Des lieux particuliers
Un de ces endroits est particulier puisque situé devant une grotte, abritant quelques phoques et lors d’une rencontre brève.
Les trois autres, en revanche, présentent des similitudes notables. Bien que situés à quelques (5 à 10) kilomètres de distance les uns des autres, ils ont en commun :
– Une étendue réduite à quelques dizaines (voir centaines) de mètres carrés
– Une proximité de la côte, au contact de petites falaises rocheuses
– Des eaux peu profondes (une dizaine de mètres maximum) avec des fonds alternant roches et prairies de posidonies
– Distants de grottes les abritant (en en restant proches)

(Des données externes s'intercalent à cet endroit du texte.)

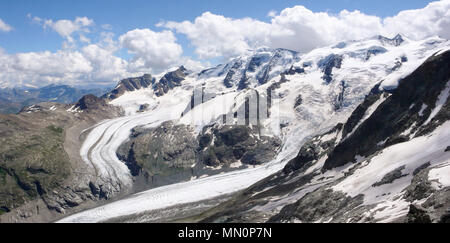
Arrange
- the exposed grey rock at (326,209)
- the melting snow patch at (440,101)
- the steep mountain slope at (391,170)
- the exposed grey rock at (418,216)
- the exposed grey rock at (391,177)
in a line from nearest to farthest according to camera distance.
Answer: the exposed grey rock at (418,216)
the steep mountain slope at (391,170)
the exposed grey rock at (326,209)
the exposed grey rock at (391,177)
the melting snow patch at (440,101)

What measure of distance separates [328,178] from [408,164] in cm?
3605

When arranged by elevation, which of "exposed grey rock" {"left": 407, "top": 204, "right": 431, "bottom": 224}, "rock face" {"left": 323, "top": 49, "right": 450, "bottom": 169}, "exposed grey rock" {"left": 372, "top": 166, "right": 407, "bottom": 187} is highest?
"rock face" {"left": 323, "top": 49, "right": 450, "bottom": 169}

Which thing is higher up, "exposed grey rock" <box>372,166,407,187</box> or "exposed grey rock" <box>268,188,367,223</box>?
"exposed grey rock" <box>372,166,407,187</box>

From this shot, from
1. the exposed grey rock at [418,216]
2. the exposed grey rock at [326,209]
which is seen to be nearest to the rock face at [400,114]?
the exposed grey rock at [326,209]

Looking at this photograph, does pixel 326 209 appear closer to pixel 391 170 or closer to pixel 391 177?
pixel 391 177

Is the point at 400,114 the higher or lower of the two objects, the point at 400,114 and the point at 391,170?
the higher

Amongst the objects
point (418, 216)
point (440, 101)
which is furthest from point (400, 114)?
point (418, 216)

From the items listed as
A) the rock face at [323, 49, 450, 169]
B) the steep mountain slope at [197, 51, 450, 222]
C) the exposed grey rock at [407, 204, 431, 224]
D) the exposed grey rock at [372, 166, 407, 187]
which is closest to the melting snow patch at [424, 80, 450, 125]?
the steep mountain slope at [197, 51, 450, 222]

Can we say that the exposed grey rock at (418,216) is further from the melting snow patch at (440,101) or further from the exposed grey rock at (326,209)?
the melting snow patch at (440,101)

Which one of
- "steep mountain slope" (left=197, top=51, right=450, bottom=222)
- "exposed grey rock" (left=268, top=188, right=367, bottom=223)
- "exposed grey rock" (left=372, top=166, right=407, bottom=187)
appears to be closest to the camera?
"steep mountain slope" (left=197, top=51, right=450, bottom=222)

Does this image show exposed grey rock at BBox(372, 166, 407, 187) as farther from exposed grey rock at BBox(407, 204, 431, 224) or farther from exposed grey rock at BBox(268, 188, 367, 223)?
exposed grey rock at BBox(407, 204, 431, 224)

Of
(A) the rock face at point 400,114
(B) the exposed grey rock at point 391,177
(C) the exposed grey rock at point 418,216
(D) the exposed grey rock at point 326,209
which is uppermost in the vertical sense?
(A) the rock face at point 400,114
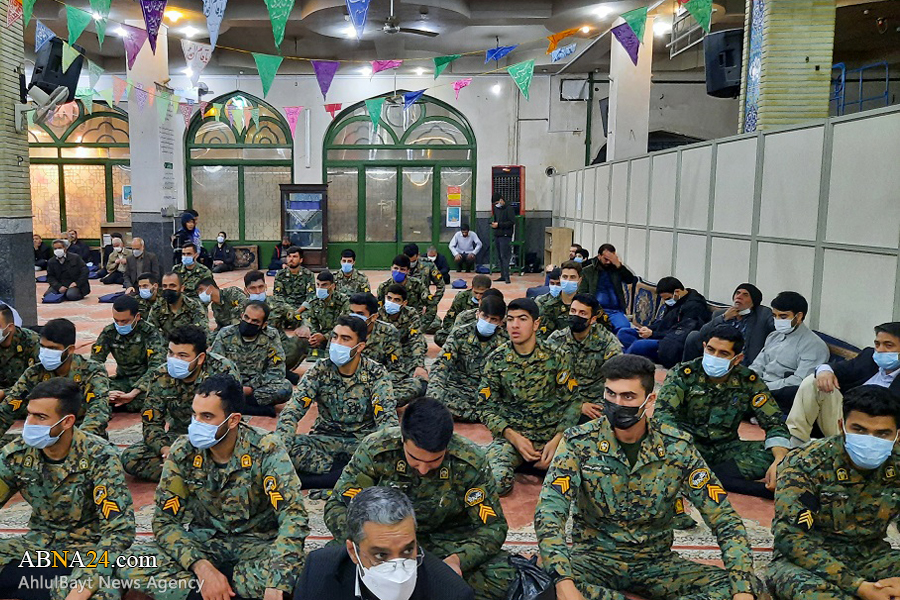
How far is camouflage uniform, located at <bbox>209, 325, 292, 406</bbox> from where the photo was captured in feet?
19.6

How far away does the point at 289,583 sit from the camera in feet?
9.51

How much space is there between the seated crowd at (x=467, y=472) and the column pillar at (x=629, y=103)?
744cm

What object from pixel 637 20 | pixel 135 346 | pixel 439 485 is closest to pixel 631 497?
pixel 439 485

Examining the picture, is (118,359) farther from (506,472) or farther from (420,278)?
(420,278)

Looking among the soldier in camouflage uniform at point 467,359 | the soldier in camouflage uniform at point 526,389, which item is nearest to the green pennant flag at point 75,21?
the soldier in camouflage uniform at point 467,359

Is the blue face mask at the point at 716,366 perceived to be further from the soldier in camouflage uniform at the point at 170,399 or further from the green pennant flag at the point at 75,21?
the green pennant flag at the point at 75,21

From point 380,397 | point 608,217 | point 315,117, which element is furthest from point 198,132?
point 380,397

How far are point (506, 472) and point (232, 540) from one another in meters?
1.69

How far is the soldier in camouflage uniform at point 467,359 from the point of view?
215 inches

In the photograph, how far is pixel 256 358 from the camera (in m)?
6.02

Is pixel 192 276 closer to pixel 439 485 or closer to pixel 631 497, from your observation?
pixel 439 485

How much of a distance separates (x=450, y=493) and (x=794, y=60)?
667 centimetres

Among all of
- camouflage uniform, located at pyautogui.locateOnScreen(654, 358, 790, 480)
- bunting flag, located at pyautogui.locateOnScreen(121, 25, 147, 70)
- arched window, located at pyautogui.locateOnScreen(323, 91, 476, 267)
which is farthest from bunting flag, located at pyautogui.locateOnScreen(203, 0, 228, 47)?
arched window, located at pyautogui.locateOnScreen(323, 91, 476, 267)

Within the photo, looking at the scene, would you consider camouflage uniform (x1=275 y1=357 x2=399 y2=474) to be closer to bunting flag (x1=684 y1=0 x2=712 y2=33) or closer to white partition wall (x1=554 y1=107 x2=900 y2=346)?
white partition wall (x1=554 y1=107 x2=900 y2=346)
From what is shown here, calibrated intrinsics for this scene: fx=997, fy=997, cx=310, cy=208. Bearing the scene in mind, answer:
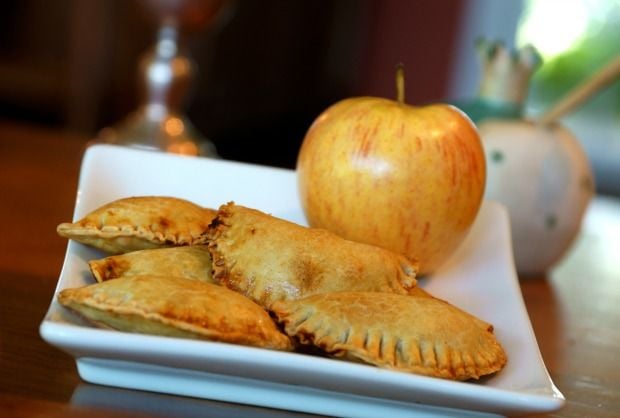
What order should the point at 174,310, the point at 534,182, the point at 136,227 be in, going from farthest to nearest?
the point at 534,182
the point at 136,227
the point at 174,310

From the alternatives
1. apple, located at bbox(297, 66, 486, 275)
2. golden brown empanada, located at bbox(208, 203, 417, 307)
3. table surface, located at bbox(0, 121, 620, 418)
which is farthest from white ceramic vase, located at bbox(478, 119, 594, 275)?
golden brown empanada, located at bbox(208, 203, 417, 307)

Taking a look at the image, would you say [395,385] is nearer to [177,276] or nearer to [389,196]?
[177,276]

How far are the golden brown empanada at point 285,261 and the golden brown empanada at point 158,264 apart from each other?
0.04 ft

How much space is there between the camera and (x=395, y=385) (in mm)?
565

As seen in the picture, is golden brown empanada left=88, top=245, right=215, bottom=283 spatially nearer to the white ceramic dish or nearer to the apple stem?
the white ceramic dish

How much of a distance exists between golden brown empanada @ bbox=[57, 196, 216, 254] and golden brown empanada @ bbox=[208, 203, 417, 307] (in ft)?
0.12

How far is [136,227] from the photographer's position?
71cm

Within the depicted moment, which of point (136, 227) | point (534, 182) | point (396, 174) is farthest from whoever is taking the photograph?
point (534, 182)

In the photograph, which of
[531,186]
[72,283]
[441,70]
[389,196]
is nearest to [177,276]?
[72,283]

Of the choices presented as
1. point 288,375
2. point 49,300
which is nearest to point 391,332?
point 288,375

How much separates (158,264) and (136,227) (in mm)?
62

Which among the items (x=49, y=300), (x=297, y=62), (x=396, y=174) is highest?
(x=396, y=174)

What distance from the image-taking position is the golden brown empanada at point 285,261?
658mm

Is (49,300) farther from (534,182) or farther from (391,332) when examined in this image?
(534,182)
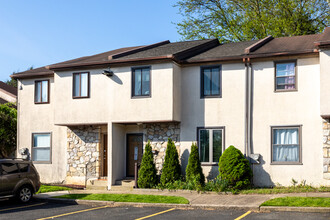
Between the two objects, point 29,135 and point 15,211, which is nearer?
point 15,211

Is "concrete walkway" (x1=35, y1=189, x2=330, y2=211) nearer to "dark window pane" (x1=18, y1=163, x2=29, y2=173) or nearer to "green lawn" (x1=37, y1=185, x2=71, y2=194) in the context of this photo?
"green lawn" (x1=37, y1=185, x2=71, y2=194)

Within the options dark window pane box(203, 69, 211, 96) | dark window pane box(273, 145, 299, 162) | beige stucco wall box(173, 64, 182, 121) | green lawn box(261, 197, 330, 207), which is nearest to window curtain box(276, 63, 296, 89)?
dark window pane box(273, 145, 299, 162)

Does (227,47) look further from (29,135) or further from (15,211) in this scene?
(15,211)

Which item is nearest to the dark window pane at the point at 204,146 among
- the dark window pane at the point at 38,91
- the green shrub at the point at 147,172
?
the green shrub at the point at 147,172

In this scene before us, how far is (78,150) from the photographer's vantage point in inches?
813

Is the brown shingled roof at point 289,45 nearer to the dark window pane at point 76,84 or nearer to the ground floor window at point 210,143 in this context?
the ground floor window at point 210,143

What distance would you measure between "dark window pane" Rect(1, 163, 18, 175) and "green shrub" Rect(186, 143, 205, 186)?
660 cm

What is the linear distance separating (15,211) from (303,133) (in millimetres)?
10874

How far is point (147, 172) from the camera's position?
1808cm

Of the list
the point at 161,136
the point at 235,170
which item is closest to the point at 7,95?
the point at 161,136

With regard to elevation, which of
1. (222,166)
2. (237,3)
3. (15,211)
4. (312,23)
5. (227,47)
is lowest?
(15,211)

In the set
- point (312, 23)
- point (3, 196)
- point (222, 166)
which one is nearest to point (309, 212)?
point (222, 166)

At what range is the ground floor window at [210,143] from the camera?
60.2 feet

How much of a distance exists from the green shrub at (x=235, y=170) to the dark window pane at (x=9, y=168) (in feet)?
25.0
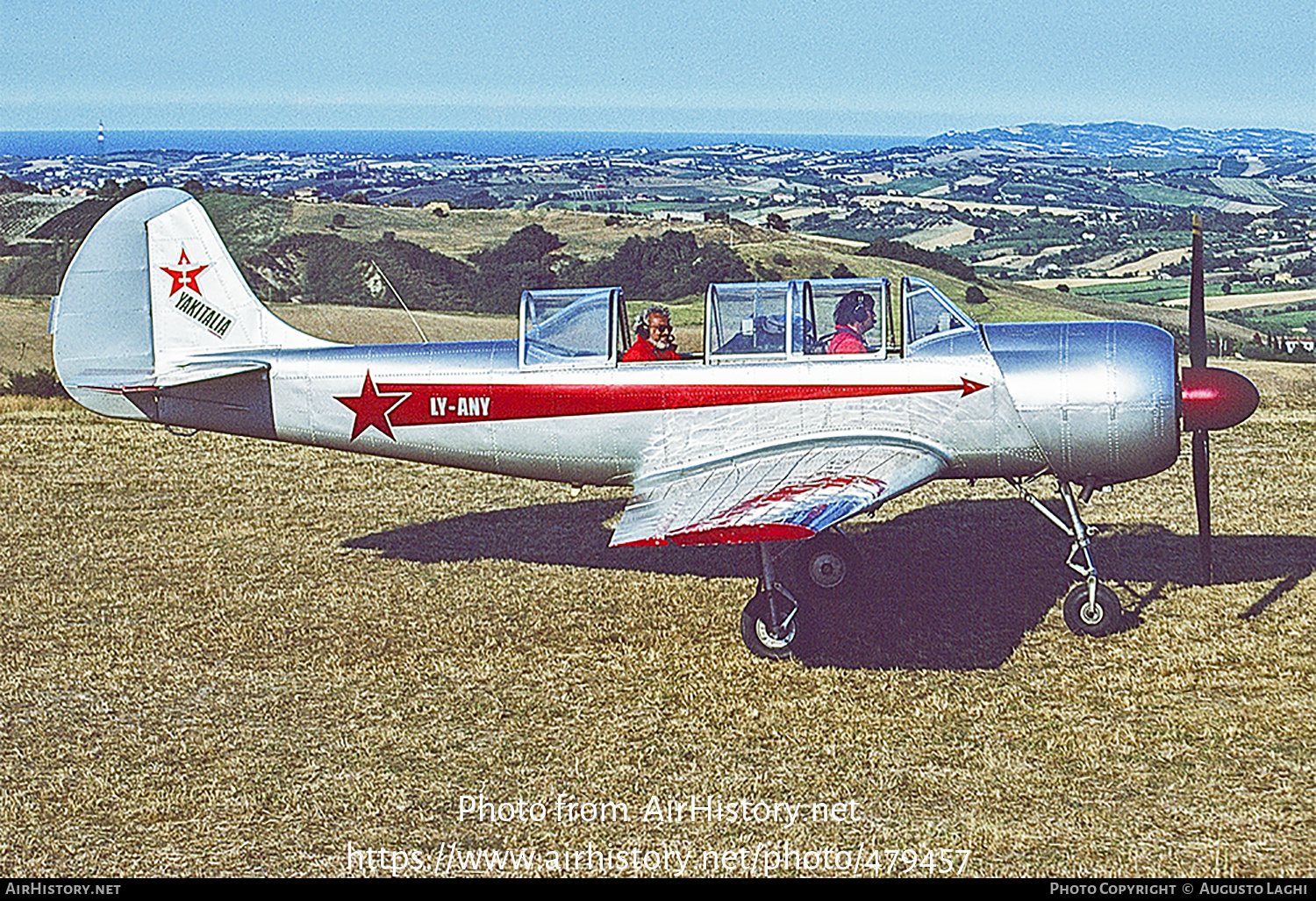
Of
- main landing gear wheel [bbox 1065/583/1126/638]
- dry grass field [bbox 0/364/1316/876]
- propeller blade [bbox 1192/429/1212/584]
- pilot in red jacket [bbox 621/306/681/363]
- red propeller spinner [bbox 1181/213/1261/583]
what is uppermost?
pilot in red jacket [bbox 621/306/681/363]

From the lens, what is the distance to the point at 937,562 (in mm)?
11594

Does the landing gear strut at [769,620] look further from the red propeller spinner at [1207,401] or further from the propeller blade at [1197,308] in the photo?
the propeller blade at [1197,308]

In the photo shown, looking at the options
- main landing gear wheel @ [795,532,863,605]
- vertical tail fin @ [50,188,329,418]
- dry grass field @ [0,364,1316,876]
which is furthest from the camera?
vertical tail fin @ [50,188,329,418]

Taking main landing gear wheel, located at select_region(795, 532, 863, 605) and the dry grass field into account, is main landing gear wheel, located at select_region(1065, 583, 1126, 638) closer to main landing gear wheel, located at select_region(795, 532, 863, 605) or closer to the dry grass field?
the dry grass field

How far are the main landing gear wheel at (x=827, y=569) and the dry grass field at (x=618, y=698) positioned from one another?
0.26m

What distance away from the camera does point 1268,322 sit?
35812mm

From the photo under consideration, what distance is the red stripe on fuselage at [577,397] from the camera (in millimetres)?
9859

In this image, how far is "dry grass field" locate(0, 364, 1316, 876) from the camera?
21.3 feet

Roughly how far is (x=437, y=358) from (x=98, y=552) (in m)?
4.08

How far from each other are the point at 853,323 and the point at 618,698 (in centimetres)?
339

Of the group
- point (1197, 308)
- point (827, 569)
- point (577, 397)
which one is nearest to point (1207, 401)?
point (1197, 308)

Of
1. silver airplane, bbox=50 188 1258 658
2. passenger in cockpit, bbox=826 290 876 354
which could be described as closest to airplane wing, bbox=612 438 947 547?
silver airplane, bbox=50 188 1258 658

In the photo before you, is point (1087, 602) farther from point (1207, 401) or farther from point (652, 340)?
point (652, 340)

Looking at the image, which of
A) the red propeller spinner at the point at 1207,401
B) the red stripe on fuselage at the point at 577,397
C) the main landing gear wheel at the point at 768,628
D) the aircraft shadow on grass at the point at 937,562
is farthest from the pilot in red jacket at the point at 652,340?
the red propeller spinner at the point at 1207,401
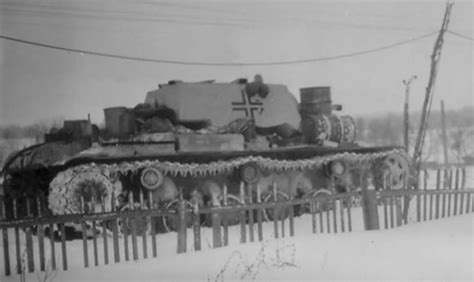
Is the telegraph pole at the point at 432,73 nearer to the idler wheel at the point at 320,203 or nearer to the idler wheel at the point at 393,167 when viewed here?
the idler wheel at the point at 320,203

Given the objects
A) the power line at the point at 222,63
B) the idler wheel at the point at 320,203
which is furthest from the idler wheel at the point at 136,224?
the idler wheel at the point at 320,203

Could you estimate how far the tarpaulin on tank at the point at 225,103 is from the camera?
795 centimetres

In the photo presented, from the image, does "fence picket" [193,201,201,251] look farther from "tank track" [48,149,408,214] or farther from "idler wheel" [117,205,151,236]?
→ "tank track" [48,149,408,214]

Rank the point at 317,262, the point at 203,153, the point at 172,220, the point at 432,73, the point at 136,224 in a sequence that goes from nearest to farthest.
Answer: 1. the point at 317,262
2. the point at 136,224
3. the point at 432,73
4. the point at 172,220
5. the point at 203,153

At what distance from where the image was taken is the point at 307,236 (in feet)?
19.7

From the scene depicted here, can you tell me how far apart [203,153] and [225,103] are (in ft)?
2.86

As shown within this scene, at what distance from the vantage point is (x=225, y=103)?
8.36m

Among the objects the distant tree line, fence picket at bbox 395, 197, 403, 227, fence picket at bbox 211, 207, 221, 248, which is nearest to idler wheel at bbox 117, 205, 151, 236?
fence picket at bbox 211, 207, 221, 248

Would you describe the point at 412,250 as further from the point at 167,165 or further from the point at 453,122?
the point at 167,165

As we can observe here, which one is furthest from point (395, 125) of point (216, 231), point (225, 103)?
point (216, 231)

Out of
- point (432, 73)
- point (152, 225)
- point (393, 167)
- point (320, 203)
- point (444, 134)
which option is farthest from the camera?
point (393, 167)

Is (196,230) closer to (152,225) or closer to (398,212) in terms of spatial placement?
(152,225)

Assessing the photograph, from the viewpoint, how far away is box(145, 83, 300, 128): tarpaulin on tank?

– Des lieux calmes ou tout au moins abrités des vagues et plutôt exposés aux courant marins (modestes en Méditerranée)
Les observations présentent elles aussi des caractéristiques semblables :
– un horaire en milieu de journée
– les animaux stationnaient plusieurs heures à ces points spécifiques. Ils plongeaient avec nonchalance, pour une dizaine de minutes, puis réapparaissaient à espaces réguliers pour quelques minutes.
– dans plus de la moitié des cas deux phoques étaient présents simultanément (un d’entre eux à été identifié , sur une durée de deux mois, à ces trois endroits remarquables, distants de plusieurs kilomètres les uns des autres, alors qu’un autre vu à trois reprises l’a été toujours dans le même lieu)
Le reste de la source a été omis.